COVINGTON — While the COVID-19 pandemic caused the U.S. Department of Veterans Affairs (VA) prohibit the placing of American flags on the graves of veterans at national cemeteries this Memorial Day, it didn’t stop a few Covington residents from placing flags on graves on May 21.
For decades, the Boy Scouts, Girl Scouts and other groups have devoted part of Memorial Day to place small American flags at the graves of veterans and those who have given the ultimate sacrifice as a way to honor the country’s war heroes. But this year, caution and concerns about the coronavirus caused the VA to bar Boy Scouts and other groups from carrying out the mass flag placements.
Nevertheless, Covington residents and firefighters joined members of the City Council Thursday morning to place American flags on the graves of veterans in the city cemetery.
Council member Fleeta Baggett said she has been doing it for years.
“I figure that’s the least I can do,” Baggett said. “We pick up the old ones and put out the new ones. And now I think this is really important.”
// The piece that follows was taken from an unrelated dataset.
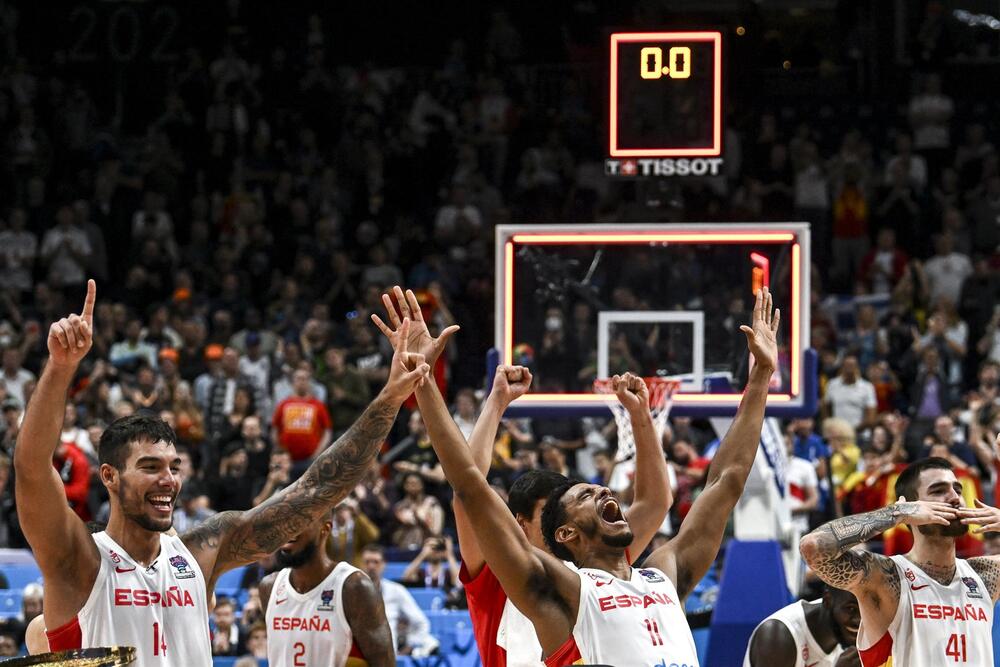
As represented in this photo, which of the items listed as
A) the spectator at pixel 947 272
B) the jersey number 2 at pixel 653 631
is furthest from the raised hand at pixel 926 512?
the spectator at pixel 947 272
“My grandfather Carl wanted to serve in World War II but was turned down for being too short, so he worked as an electrician in Warner Robins and wired planes,” Baggett continued. “He just always talked about how important it was.”
Throughout World War II, 23,670 employees at Warner Robins repaired almost every kind of Army Air Force aircraft, including B-17s, C-47s, B-29s, B-24s, P-38s, P-47s, and P-51s.
“My daddy served in the Army. It’s always been important to me and this is just the least I can do,” said Baggett.